TASK ITEM: Whenever the word "name" occurs in a line of the material below, that line is counted. Report only the count.

*** INFORMATION SUPPLIED ***

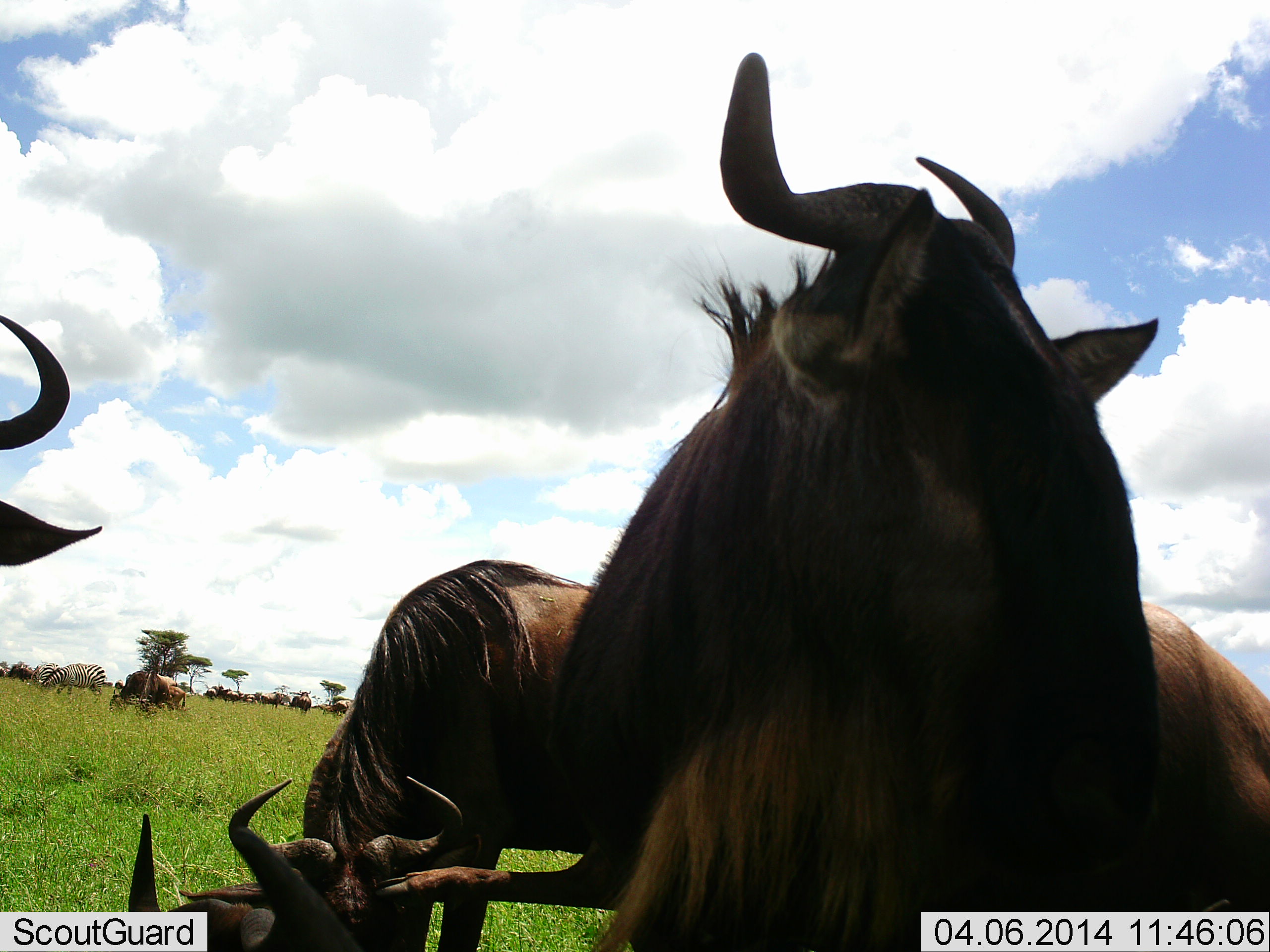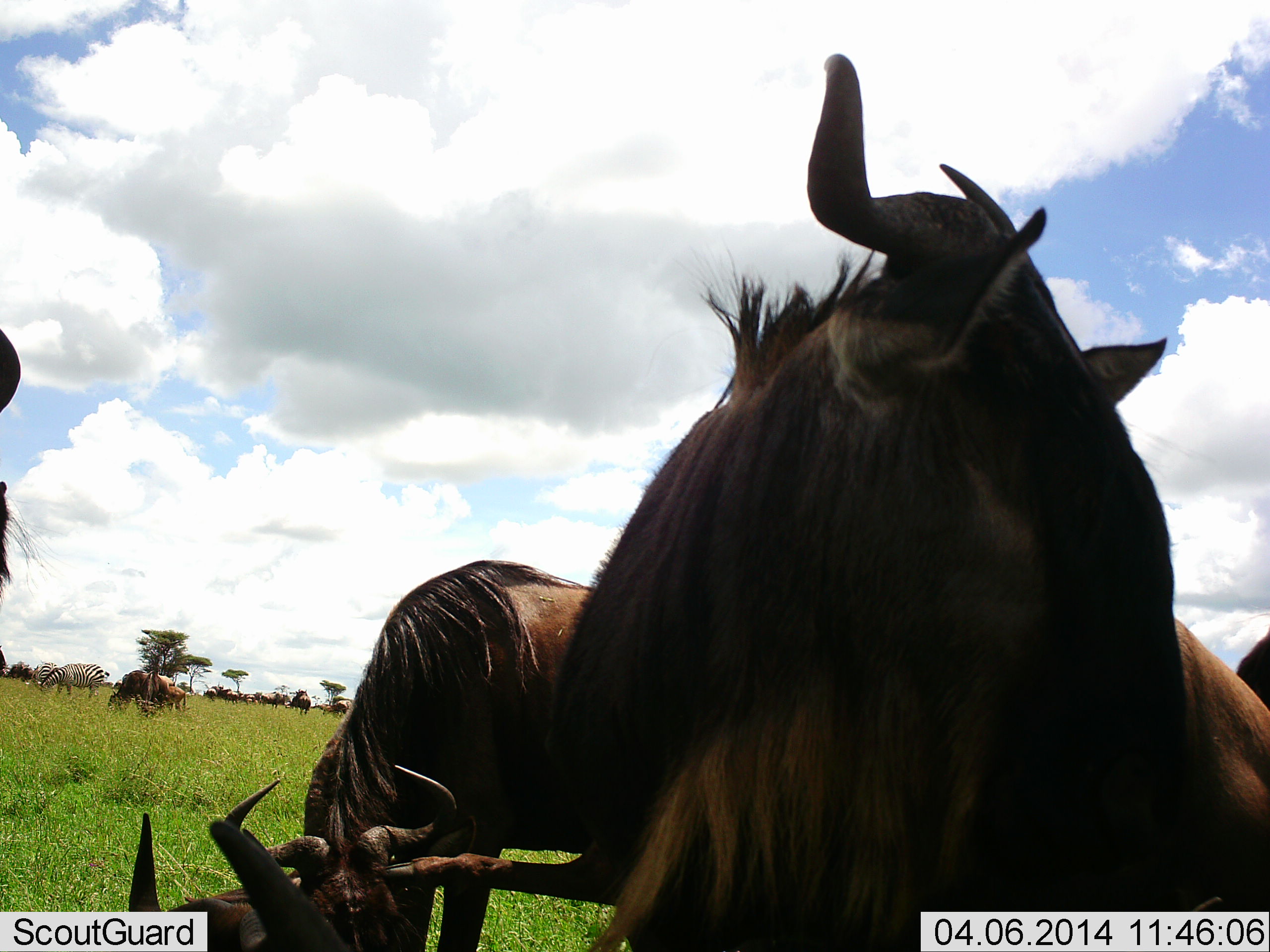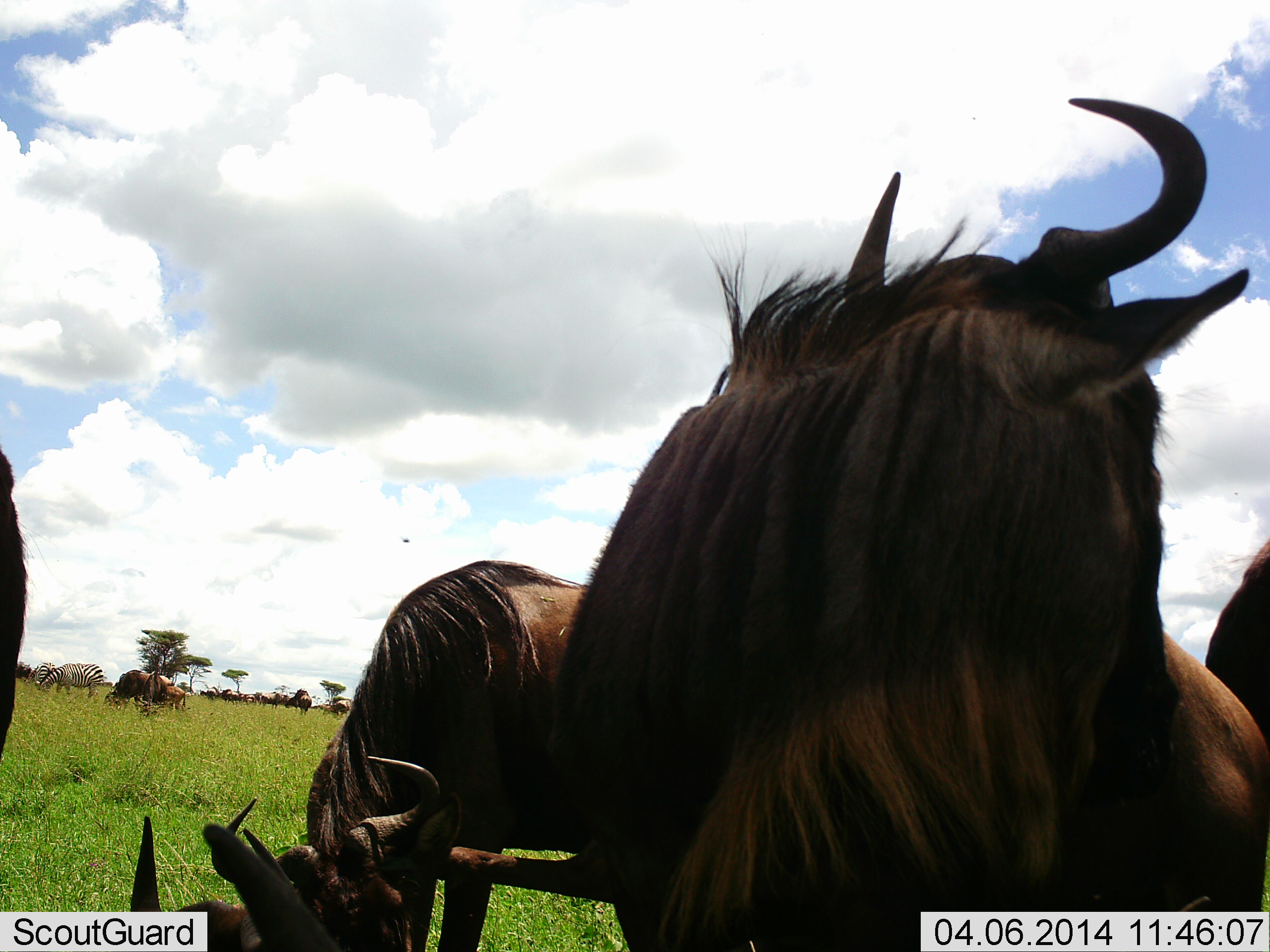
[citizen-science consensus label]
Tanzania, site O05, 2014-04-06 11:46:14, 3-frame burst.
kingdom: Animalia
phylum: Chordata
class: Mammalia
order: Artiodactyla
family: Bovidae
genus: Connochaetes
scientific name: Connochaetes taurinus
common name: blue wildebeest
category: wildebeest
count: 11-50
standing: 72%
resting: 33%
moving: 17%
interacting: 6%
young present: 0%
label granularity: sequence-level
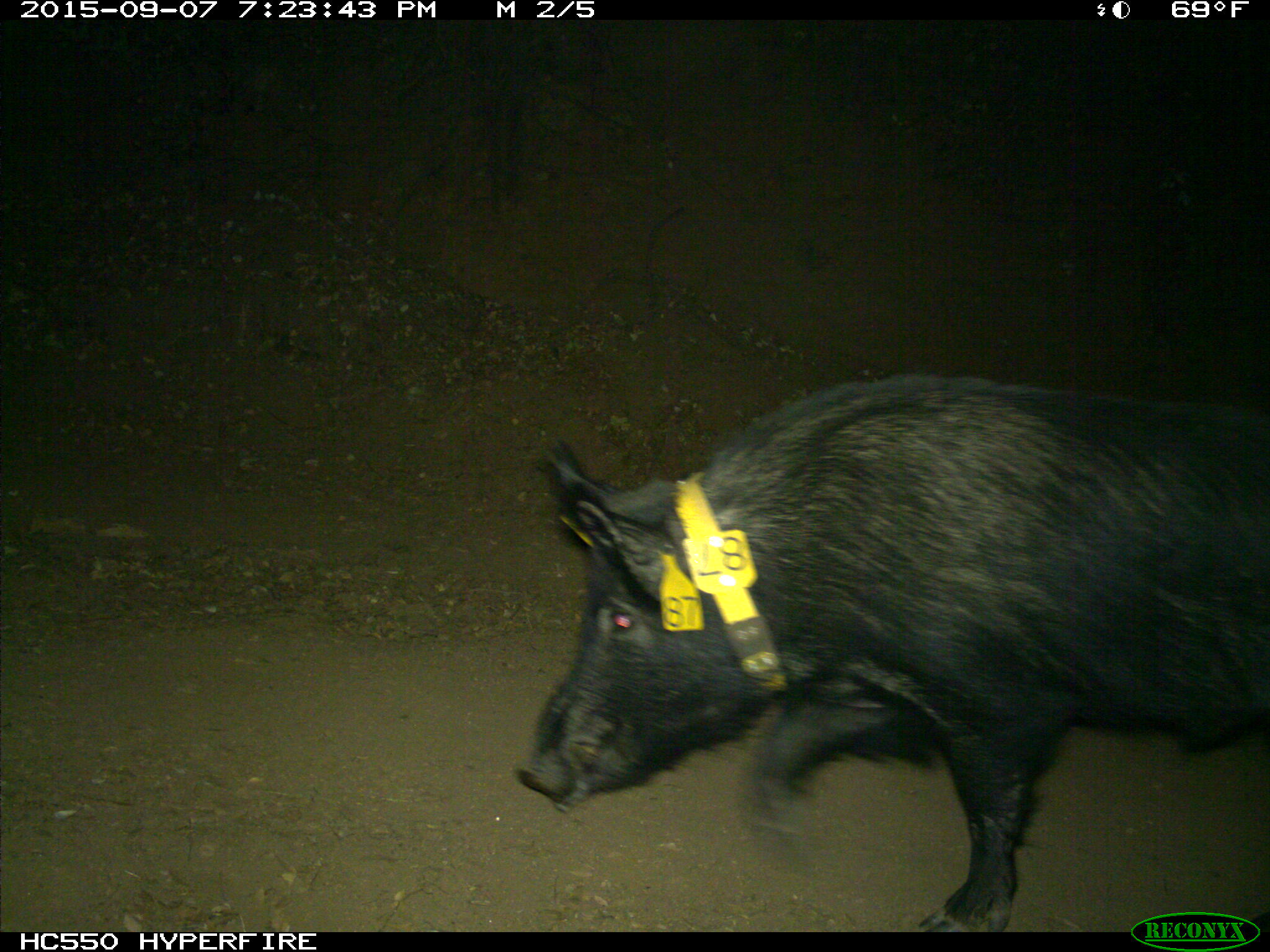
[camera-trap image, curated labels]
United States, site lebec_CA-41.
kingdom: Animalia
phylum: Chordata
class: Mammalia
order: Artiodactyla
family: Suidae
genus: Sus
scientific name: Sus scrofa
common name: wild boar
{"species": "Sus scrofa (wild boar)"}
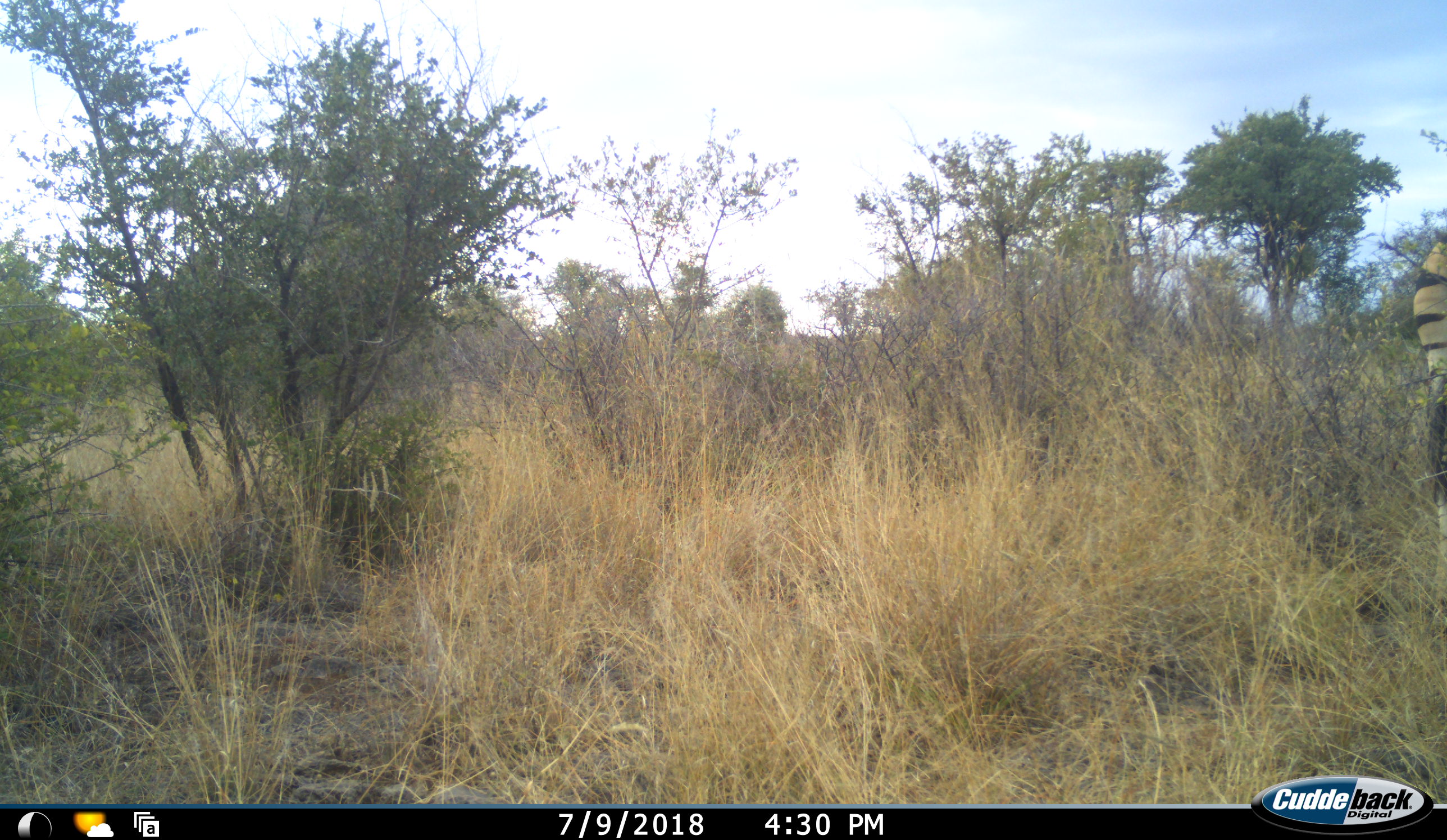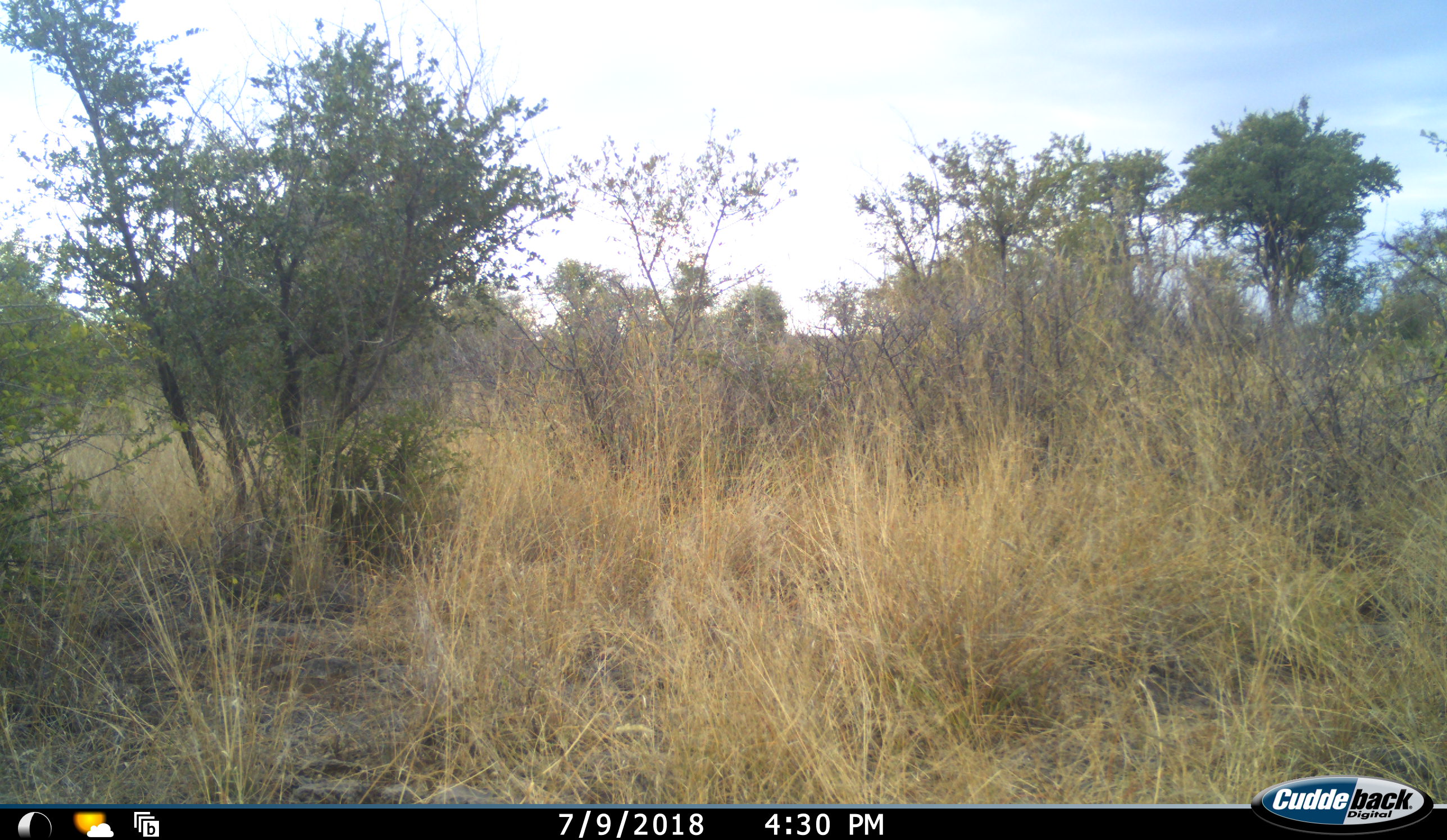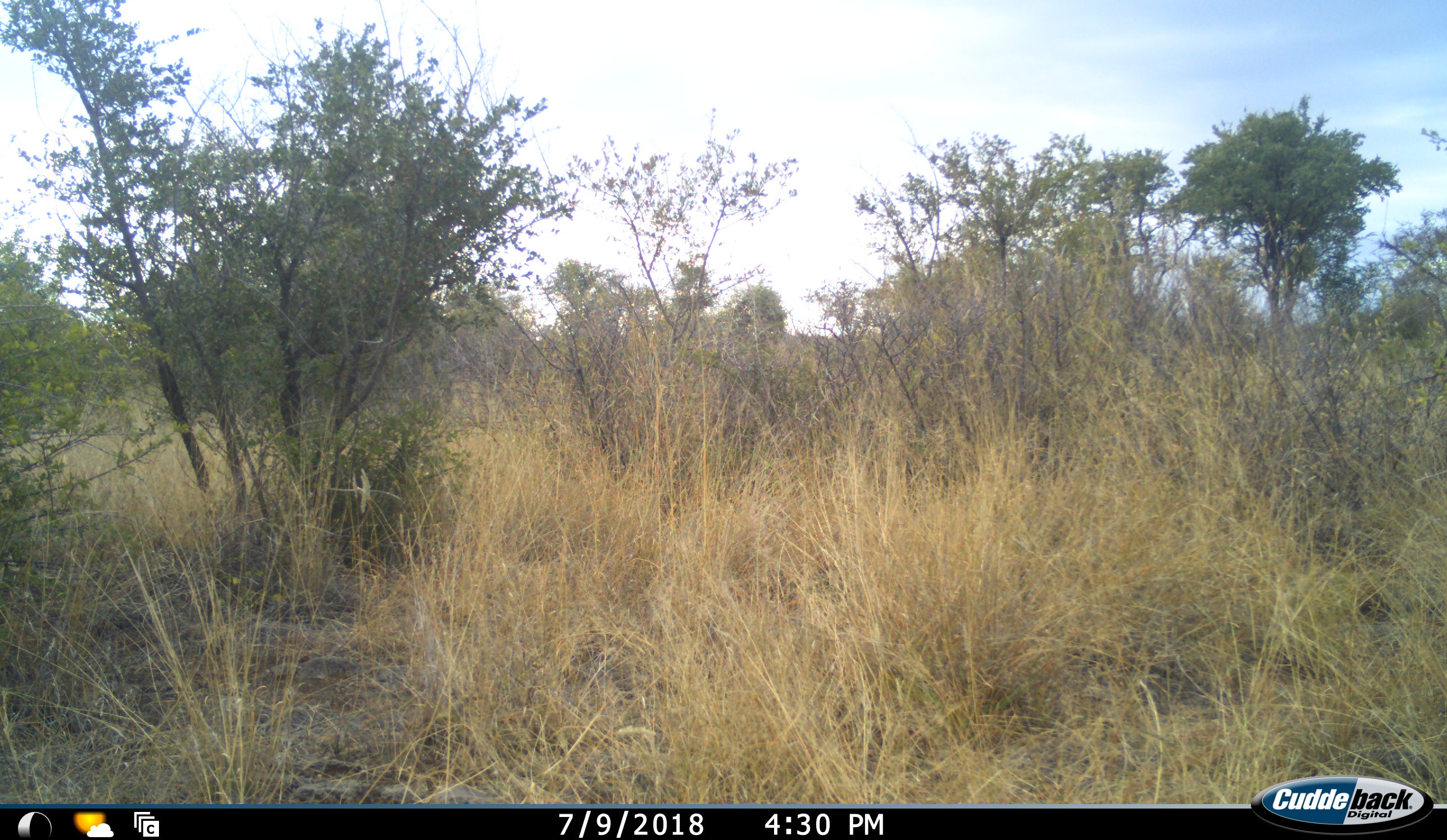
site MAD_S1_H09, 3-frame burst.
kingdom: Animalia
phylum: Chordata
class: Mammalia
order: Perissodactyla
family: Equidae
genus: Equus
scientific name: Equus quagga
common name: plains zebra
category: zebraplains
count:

*** End of INFORMATION SUPPLIED ***

TASK SOLUTION: 6